Named for Lawrence Herkimer, the founder of the National Cheerleaders Association, this jump is similar to a side-hurdler, except that instead of both arms being in a T-shaped motion, both arms are opposite of what the leg beneath them is doing. An example of this would be the straight arm would be on the side of the bent leg, and the bent arm is on the side of the straight leg. One other variation of this includes the bent leg is pointing straight down, instead of out like the side-hurdler. The jump is speculated to have been invented because Herkie was not able to do an actual side-hurdler.

=== Toe Touch ===
The Toe Touch is one of the more well-known cheerleading jumps and is very similar to what is known in gymnastics as a 'straddle' jump. With this jump, the cheerleader's legs are straddled and straight and become parallel to the ground. Their toes are pointed and knees are pointed up/backwards, and their hands are in fists or blades while their arms make a T shape.
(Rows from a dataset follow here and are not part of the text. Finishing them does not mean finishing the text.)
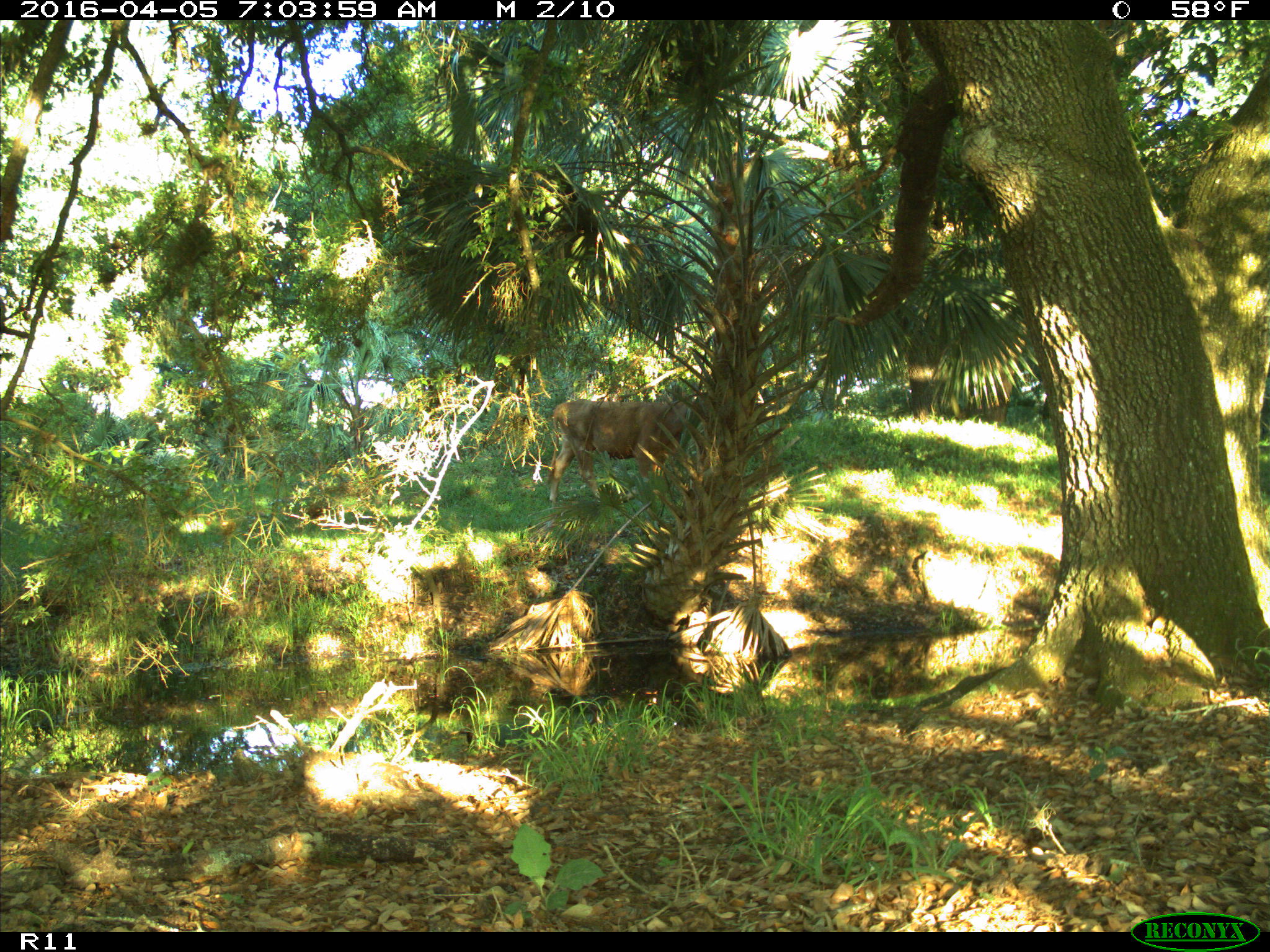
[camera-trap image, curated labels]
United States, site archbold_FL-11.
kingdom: Animalia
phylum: Chordata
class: Mammalia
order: Artiodactyla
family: Bovidae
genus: Bos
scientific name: Bos taurus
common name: domestic cow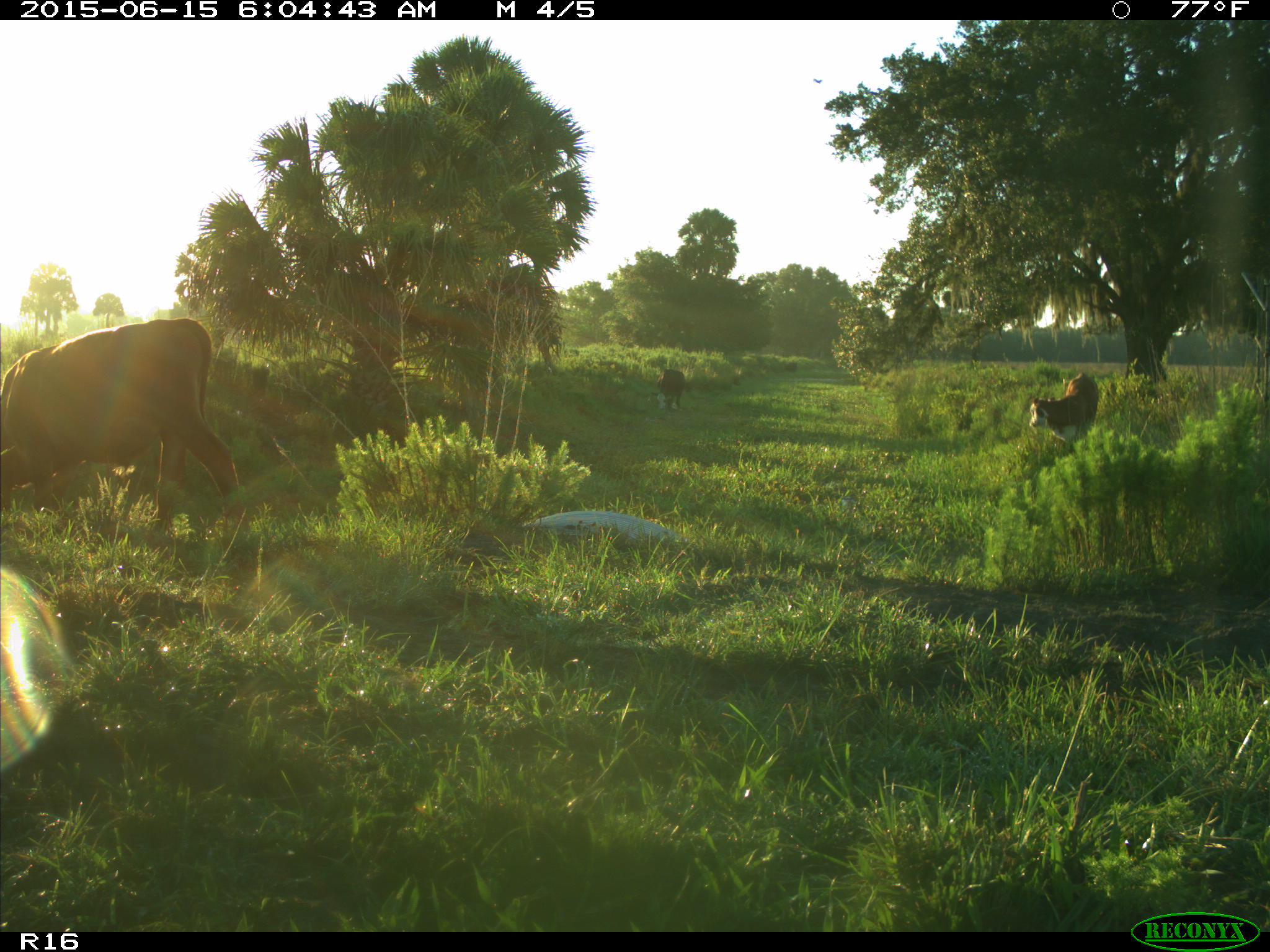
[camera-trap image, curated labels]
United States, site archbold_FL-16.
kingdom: Animalia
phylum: Chordata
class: Mammalia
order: Artiodactyla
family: Bovidae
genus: Bos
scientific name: Bos taurus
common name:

Despite its name, a cheerleader does not touch their toes during a Toe Touch; instead, their hands should reach out in front of their legs.

=== Left Side ===
The leg to the audience is tucked in while the other is out.

=== Right side ===
Same as left also turn the left/right while approaching the jump.

=== Cheerleader jump ===
This jump is commonly used in cheerleading and on a dance team, you typically will have your arms up in a "V" above your head and then rotate one of your arms backwards and right after kick one of your legs up and pointed straight in the direction of your face.

=== Double Hook ===
A jump where the legs are in the "cheer sit" position.

=== Double Nine ===
A jump where the left leg is extended and the right is bent in a 90 degree angle making a “9” shape. The arms are represented in the same way, making two “9”s

=== Triple Jump ===
This is the name for any jump with three jumps in a row connected by the "swing". This is most commonly used among the elite divisions.

=== Power Jump ===
A jump where there is no swinging of the arms in preparation for the jump. All the power for the jump comes from the legs. This jump is also known as a "Dip Jump".

=== Turntable ===
A jump where the cheerleader's legs are up and are rotated from side to side while the arms are swished back and forth.

=== Jump Tumbling ===
The level you're competing at determines the difficulty of the tumbling element out of the jump. Toe-touch jumps (or any jump) can be immediately followed by a back handspring (Level 3), back tuck (Level 4+), standing full (Level 5+). Or front tumbling can be performed out of a jump, for example to front walkover, front handspring, aerial, etc. however this is less common. There are multiple elements to be chosen out of a jump. Level 4 from USASF is the first level that includes a jump to back tuck. These are scored as 'standing tumbles' and are prestigious as they are often performed by the majority to most of the team at once, and are a classic and recognizable feature of a high level routine.